Bio plastica: ricerca per un futuro green

Italians do it better. Una sentenza, soprattutto all’estero, valida anche per la ricerca. È infatti di recente comparsa la notizia di un progetto dell’Istituto italiano di tecnologia legato alla produzione di plastica ottenuta interamente dagli scarti vegetali. In poche parole, plastica 100% bio. Nel doppio vantaggiosissimo senso di biologica e biodegradabile.

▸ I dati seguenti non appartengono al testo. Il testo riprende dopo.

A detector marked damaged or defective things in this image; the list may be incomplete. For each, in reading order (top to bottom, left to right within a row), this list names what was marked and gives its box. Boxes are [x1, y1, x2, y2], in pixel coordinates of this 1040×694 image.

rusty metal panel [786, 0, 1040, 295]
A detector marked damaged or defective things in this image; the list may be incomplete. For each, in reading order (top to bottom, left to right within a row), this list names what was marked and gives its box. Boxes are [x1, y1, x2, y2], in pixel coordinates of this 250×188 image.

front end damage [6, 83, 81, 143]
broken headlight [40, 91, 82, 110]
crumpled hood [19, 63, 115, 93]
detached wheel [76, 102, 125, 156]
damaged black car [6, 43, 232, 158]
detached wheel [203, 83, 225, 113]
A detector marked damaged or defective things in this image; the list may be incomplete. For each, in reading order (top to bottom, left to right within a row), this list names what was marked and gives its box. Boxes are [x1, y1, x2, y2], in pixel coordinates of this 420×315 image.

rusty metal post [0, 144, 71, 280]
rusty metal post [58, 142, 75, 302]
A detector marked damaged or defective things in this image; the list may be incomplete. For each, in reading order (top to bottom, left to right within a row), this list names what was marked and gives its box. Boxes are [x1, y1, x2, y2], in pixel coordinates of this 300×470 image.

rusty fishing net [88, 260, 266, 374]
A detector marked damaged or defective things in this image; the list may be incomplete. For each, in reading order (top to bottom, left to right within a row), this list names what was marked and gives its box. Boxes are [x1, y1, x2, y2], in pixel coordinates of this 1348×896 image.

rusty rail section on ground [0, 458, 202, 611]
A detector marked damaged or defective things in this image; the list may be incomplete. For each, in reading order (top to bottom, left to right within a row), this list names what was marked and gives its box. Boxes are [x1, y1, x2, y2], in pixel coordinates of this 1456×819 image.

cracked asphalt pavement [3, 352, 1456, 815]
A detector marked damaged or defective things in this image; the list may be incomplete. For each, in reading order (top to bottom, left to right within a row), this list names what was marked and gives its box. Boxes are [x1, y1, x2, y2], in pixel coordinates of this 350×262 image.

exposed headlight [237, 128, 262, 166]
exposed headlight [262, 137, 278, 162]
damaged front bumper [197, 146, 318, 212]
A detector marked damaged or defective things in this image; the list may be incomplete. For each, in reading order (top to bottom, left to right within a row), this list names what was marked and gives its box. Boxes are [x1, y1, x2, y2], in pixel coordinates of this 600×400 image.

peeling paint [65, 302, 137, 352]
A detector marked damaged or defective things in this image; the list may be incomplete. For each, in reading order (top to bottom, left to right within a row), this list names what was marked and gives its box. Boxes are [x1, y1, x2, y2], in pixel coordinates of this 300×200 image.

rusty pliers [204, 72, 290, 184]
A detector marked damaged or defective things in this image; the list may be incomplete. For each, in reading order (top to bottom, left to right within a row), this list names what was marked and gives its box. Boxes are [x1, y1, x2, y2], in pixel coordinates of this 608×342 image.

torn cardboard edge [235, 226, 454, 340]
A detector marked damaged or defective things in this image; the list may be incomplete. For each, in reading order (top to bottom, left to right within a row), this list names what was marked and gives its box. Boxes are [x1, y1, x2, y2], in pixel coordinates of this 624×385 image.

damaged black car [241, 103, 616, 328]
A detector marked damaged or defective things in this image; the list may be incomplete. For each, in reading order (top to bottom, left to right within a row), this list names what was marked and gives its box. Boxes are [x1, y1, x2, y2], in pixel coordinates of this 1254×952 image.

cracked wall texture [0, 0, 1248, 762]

A cura della redazione 03 Oct 2017
Bio plastica: ricerca per un futuro green

La plastica di origine vegetale esiste già da tempo. Ma si tratta di un tipo di plastica utilizzabile solo in certe applicazioni, dai costi molto elevati, e che richiede processi produttivi altamente inquinanti e con alti esborsi energetici. Tuttavia il fermento creativo attorno al progetto non sembra dare segni di stanchezza e, anzi, fioriscono giorno dopo giorno brevetti e soluzioni in merito, più o meno ortodosse: bioplastica dagli scarti di banana, dalle barbabietole da zucchero, dalle bucce dei pomodori (al cui sviluppo stanno lavorando niente meno che “aziendine” quali Ford, sì, proprio la casa automobilistica e Heinz, colosso tedesco delle salse alimentari) e, addirittura, dalle acque reflue. All’Iit, l’Istituto italiano di tecnologia con sede a Genova, lavorano 1300 persone: il 44% sono stranieri, 54 le nazionalità coinvolte nei progetti di ricerca; un ulteriore 17% è costituito da italiani “esodati” all’estero e rientrati in patria dopo esperienze fuori sede. Ma soprattutto, l’età media si aggira intorno ai 34 anni e il 41% delle persone impiegate nelle start up di ricerca e sviluppo sono donne. Un modello di impresa virtuosa, giovane e rosa. E attenta alla sostenibilità ambientale futura. Nel polo genovese dell’Istituto, a qualche chilometro dalla città vecchia, nella campagna industriale e hi-tech che circonda il capoluogo ligure, la start up più interessante sembra coinvolgere la produzione di plastica al 100% bio. Il team di giovani scienziati, guidato da Athanassia Athanassiou, ha già depositato e protetto i brevetti per questo nuova tipologia di materiale plastico a impatto zero. Realizzato al 100% da fibre e scarti vegetali, il nuovo prodotto è ora al centro di un proficuo dibattito tra scienza e impresa, alla ricerca di investitori, aziende e imprenditori che sostengano il progetto, al fine di sondarne utilizzi e potenzialità su nicchie ristrette di produzione in vista della commercializzazione su larga scala. Per quanto riguarda i finanziamenti, l’Istituto riceve dallo Stato 95 milioni di Euro all’anno. Che uniti ai 60 raccolti da finanziatori privati per le start up e le idee d’impresa, costituiscono un capitale da ottimizzare sugli sviluppi dei numerosi progetti del centro. Ad alto coefficiente tecnologico, ma soprattutto a basso impatto ambientale.